In data compiled by valuation firm Tinsa house values saw their largest improvement in May for eleven years, the best growth since the 2007 property boom.
Although prices are still some way below the peaks seen during the boom, they are significantly higher than the levels at which the market bottomed out in February 2015.
Most encouragingly, Tinsa observed solid improvements across the majority of the surveyed categories of housing location.
With values in regional capitals and other large cities rising 6.8% on the year and those on the Mediterranean coastline picking up 3.0%, the signs all point towards a healthier housing market.
Observers are hopeful that this strong trend of growth is likely to continue in the coming months, pushing the market higher over the course of 2018.
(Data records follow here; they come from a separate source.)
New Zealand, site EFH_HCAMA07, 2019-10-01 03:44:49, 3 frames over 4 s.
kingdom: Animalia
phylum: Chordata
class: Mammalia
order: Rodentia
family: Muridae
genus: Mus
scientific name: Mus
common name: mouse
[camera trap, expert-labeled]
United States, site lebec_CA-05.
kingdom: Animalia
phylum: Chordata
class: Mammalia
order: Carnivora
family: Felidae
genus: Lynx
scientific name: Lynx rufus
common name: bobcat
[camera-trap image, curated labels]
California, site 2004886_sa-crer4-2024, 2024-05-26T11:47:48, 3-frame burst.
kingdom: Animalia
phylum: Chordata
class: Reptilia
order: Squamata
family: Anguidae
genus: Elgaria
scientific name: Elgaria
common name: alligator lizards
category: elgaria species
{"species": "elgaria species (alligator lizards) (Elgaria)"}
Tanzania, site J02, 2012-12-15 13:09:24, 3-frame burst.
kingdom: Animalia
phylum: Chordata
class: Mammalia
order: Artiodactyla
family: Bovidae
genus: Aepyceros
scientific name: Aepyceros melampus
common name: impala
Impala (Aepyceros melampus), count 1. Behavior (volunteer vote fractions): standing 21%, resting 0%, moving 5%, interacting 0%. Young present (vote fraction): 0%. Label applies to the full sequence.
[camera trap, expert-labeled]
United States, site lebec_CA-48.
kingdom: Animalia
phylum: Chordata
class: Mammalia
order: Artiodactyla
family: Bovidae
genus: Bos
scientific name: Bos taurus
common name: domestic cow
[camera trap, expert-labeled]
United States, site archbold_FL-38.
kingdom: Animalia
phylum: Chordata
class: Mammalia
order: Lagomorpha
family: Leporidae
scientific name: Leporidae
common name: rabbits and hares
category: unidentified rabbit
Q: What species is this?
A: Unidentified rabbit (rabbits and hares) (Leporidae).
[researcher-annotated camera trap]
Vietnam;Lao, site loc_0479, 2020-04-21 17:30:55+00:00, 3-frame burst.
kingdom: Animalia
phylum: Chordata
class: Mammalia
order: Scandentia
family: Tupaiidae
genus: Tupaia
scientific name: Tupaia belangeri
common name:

As data for the first three months of the year points towards solid growth in both sales (up 12.1%) and mortgages (up 5.6%) the outlook of the housing market looks distinctly healthy at this juncture.
A rising number of building licences granted in February – the most recent reading – also paints an encouraging picture, with supply looking set to increase further over the months ahead.
This suggests that the construction sector is confident the Spanish property market will continue to pick up in the months ahead.
BBVA sounds confident note on property market outlook
Naturally, this sort of growth could give rise to fears of another property bubble forming, which could repeat the mistakes of last time.
However, analysts from BBVA are confident that the market is not in danger of falling into another boom-and-bust cycle in spite of the solid recent growth in property values.
There is confidence amongst investors that rising demand is likely to encourage the construction sector to continue building new properties to fulfil market demand.
As 2017 saw the number of properties on which construction was completed rise for the first time in nine years markets do not look set to face any particular scarcity in the months ahead.
A continued increase in property supply should offer support to the wider economy, limiting the risk of another crisis even as rising market demand continues to drive prices higher.
While this build up raises the spectre of another property bubble it is important to note that the current number of building licences being issued is still only around 10% of that seen during the height of the housing boom.
With supply and demand both on the up the prospect of another property glut and market collapse looks limited, provided the current trends hold.
Thus, even though BBVA analysts anticipate that the average property price will rise by roughly 5% this year, double the rate seen in 2017, an air of optimism remains.
Easing political turmoil paves the way for further Spanish property market gains
As a sense of political stability has also been restored in Spain by the ousting of former Prime Minister Mariano Rajoy most signs point towards the Spanish economy enjoying further expansion in the months ahead.
There are few concerns that the government’s shift to left will result in any major policy changes, at least for the time being.
With worries over Catalonia also having diminished since last year’s political crisis this is likely to limit any negative pressure on house prices.
All in all, the outlook for the Spanish property market appears relatively rosy, with all signs pointing towards prices picking up additional momentum throughout the remainder of the year.
As investors see little reason to fear political disruption, the potential for further price gains looks solid.